Cat lovers can also get their own felines involved by creating Cats Save Tigers memes and sharing them via Facebook and Twitter, or uploading the images to Instagram with the hashtag #CatsSaveTigers.
"Our goal is to raise awareness of the issue, the heartbreaking facts and the destiny that awaits the remaining tigers in the world if people don’t open their eyes and support organizations like Greenpeace’s work on the ground," says Thea Hamrén, the creative director at Mr. President who spearheaded the pro bono campaign, inspired by Greenpeace’s efforts and driven by the fact that she is a self-described "crazy cat lady."
"As an agency, we have a very open creative climate where we are encouraged to bring our passions to work and create our own briefs even without a client in mind," Hamrén continues. "Once in awhile, a very simple idea comes along that you can’t get out of your head—the thought of the biggest cats online helping the biggest cats in the wild was just so actionable that we had to jump on it and give it everything we had. Greenpeace jumped on it, too, and we’re seeing it as a bit of an experiment both from our side and Greenpeace’s."
The "Cats Save Tigers" campaign is certainly a different approach for Greenpeace, which tends to share messages in a much more serious manner.

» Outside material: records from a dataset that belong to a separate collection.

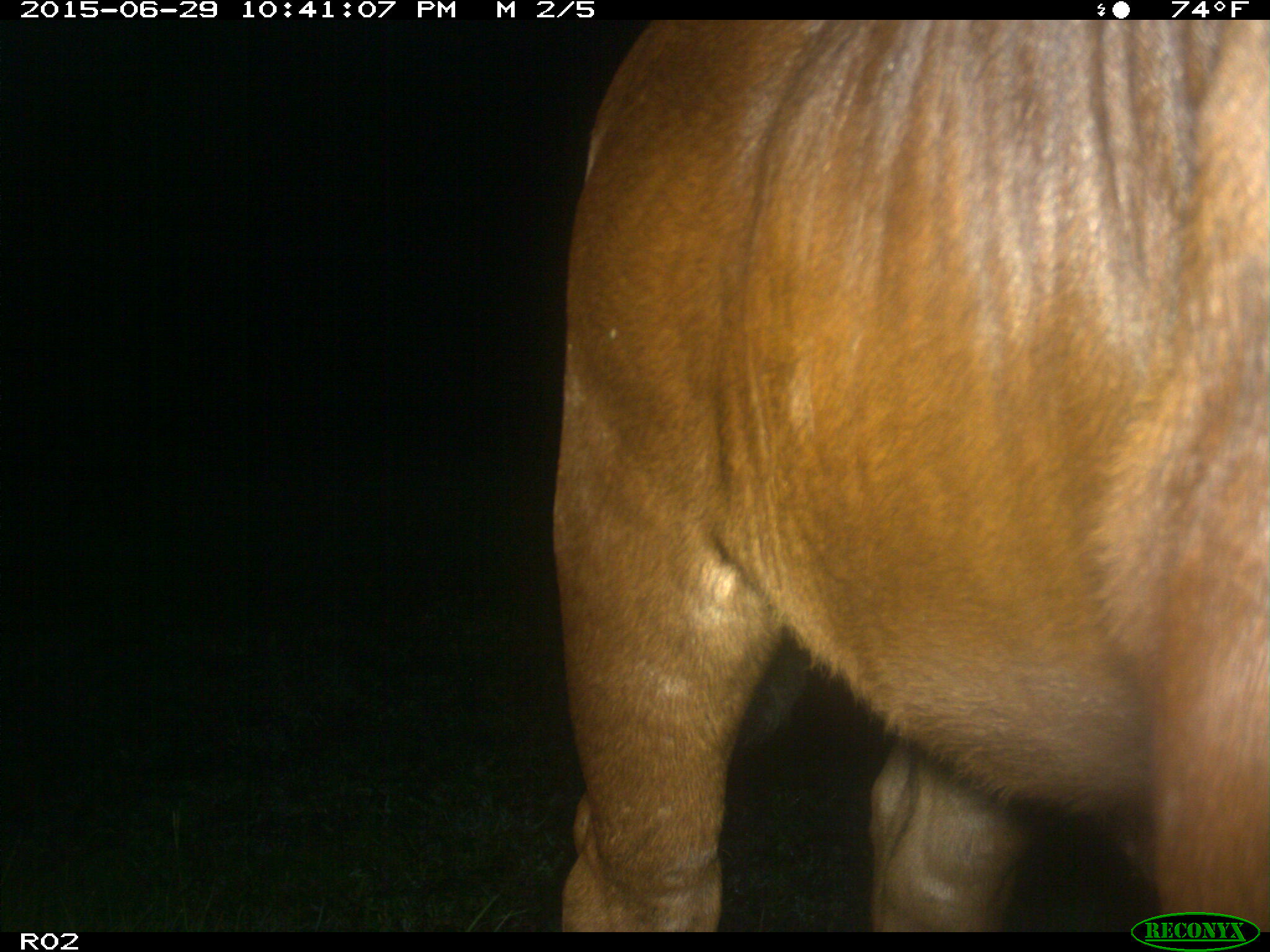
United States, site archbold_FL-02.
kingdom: Animalia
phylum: Chordata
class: Mammalia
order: Artiodactyla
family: Bovidae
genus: Bos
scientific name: Bos taurus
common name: domestic cow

For her part, Tracy Frauzel, Greenpeace's mobilization strategy director, believes that the lighthearted campaign will reach an audience that might not be so familiar with the organization's work. "If we are going to save the world's remaining 3,000 wild tigers and their habitat, Greenpeace is going to have to engage a much broader and younger audience," Frauzel maintains. "The organization is middle-aged now, but that doesn't mean our campaigns have to be, and reaching new audiences means more experimentation, taking more risks, maybe doing something that will be a little cringe-worthy or seem a bit 'fluffy' for some of our more seasoned and serious campaigners."

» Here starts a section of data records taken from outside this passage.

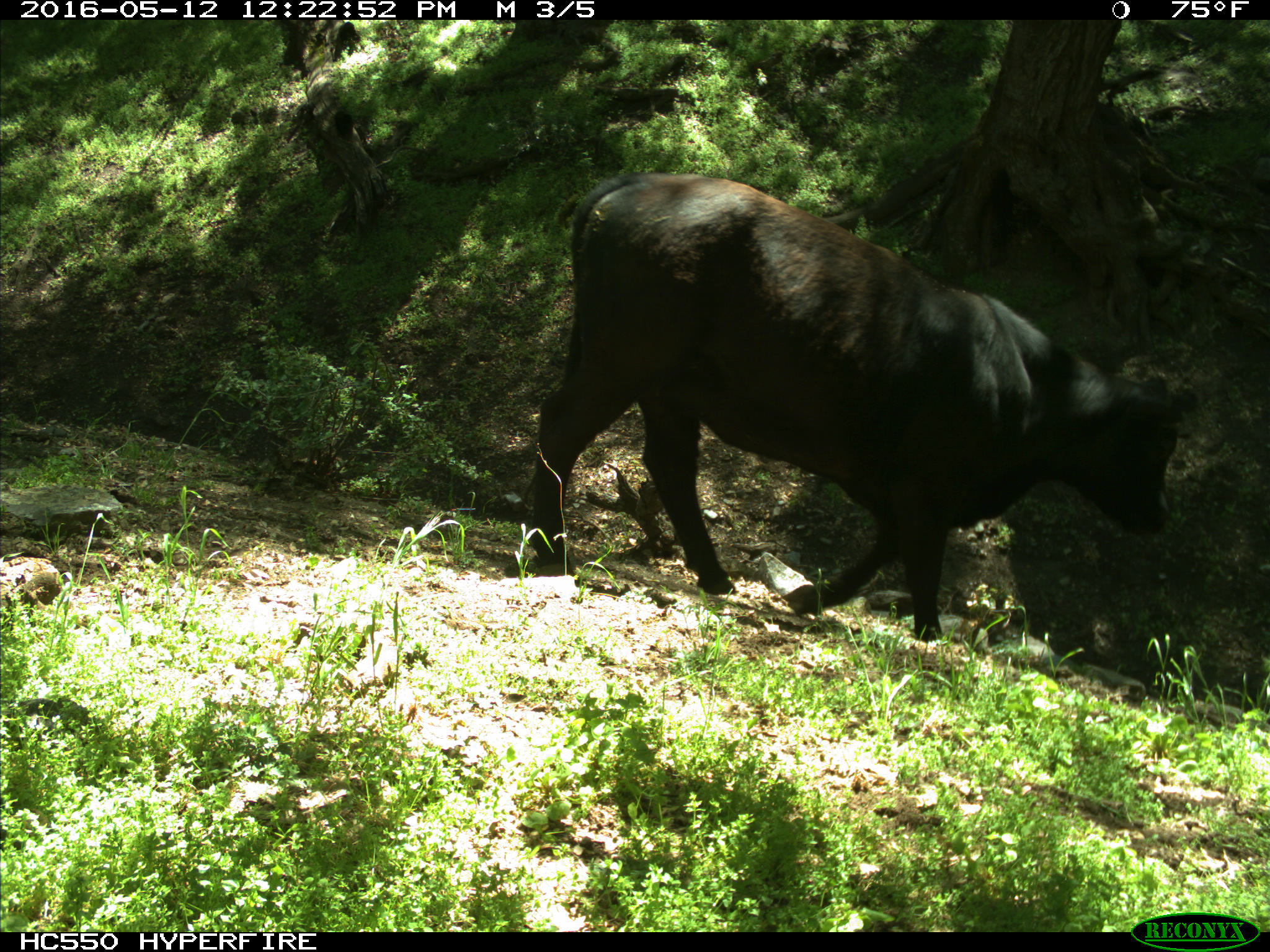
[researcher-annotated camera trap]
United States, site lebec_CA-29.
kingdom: Animalia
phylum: Chordata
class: Mammalia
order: Artiodactyla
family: Bovidae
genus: Bos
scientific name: Bos taurus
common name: domestic cow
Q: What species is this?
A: Bos taurus (domestic cow).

This is a fluffy question, but we have to ask: How challenging was it to line up all of that cat talent for the video? These cats are celebrities, after all. "Getting to know how the ‘cat-universe’ works online has been very interesting," Hamrén says. "There are definitely big differences [between] corporations where the cat is a brand or an e-commerce platform versus people who do it for the love of their feline friends. We are very happy that the cats we chose to collaborate with have owners with a true passion for animals that doesn’t come with a price tag."